AT - "Attention": tells the modem that modem-commands follow. This must begin each line of commands.
Z - Resets the modem to its default state.
, (a comma) - Makes the software pause for a second. More than one comma can appear in succession: for example, ",,,," tells the software to pause four seconds. (The setting of register S8 governs the duration of the pause.)
^M - Sends the terminating Carriage Return character to the modem. This is a control code that most communication software translates as a carriage return. (Note, when this is sent to the modem, it is sent as a single byte, ASCII CR (0x0D), or "Control-M" not the two characters ^ and M.)
; (a semi-colon) - Return to command mode immediately after dialing. This makes it possible, for example, to dial more than 45 digits numbers, or to walk through interactive menus.
W - wait for dialtone. The modem will wait for a dialtone before dialing numbers following the W. For this to work, waiting must not exceed a timeout, generally configured in the S7 register.
! - flash hook. put quickly the modem on/off hook.
When in data-mode an escape sequence can return the modem to command mode. The normal escape sequence is three plus signs ("+++"), and to disambiguate it from possible real data, a guard timer is used: it must be preceded by a pause, not have any pauses between the plus signs, and be followed by a pause; by default a "pause" is one second and "no pause" is anything less.
Syntactical definitions
The following syntactical definitions apply:
Carriage return character, is the command line and result code terminator character, which value, in decimal ASCII between 0 and 255,is specified within parameter S3. The default value is 13.
Linefeed character, is the character recognised as line feed character. Its value, in decimal ASCII between 0 and 255, is specified within parameter S4. The default value is 10. The line feed character is output after carriage return character if verbose result codes are used (V1 option used ) otherwise, if numeric format result codes are used (V0 option used) it will not appear in the result codes.
<...> Name enclosed in angle brackets is a syntactical element. They do not appear in the command line.
[...] Optional subparameter of a command or an optional part of TA information response is enclosed in square brackets. Brackets themselves do not appear in the command line. When subparameter is not given in AT commands which have a Read command, new value equals to its previous value. In AT commands which do not store the values of any of their subparameters, and so have not a Read command, which are called action type commands, action should be done on the basis of the recommended default setting of the subparameter.

Compatibility
While the original Hayes command set represented a huge leap forward in modem-based communications, with time many problems set in, almost none of them due to Hayes per se:
Due to the lack of a written standard, other modem manufacturers just copied the external visible commands and (roughly) the basic actions.
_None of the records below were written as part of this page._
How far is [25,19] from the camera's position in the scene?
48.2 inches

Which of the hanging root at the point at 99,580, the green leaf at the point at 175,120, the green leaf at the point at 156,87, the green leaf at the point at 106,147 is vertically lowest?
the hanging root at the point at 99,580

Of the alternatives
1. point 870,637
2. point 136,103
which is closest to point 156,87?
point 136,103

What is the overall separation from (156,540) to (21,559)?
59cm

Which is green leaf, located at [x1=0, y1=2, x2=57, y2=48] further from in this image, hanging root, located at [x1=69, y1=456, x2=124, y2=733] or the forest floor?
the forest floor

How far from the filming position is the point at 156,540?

This led to a wide variety of subtle differences in how modems changed from state to state, and how they handled error conditions, hangups, and timeouts.
Each manufacturer tended to add new commands to handle emerging needs, often incompatible with other modems.
For example, setting up hardware or software handshaking often required many different commands for different modems. This undermined the handy universality of the basic "AT" command-set.
Many "Hayes-compatible" modems had serious quirks that made them effectively incompatible. For example, many modems required a pause of several seconds after receiving the "AT Z" reset command. Some modems required spaces between commands, while others did not. Some would unhelpfully change baud-rate of their own "volition", which would leave the computer with no clue how to handle the incoming bits.
As a result of all this, eventually many communiucations programs had to give up any sense of being able to talk to all "Hayes-compatible" modems, and instead the programs had to try to determine the modem type from its responses, or provide the user with some option whereby they could enter whatever special commands it took to coerce their particular modem into acting properly.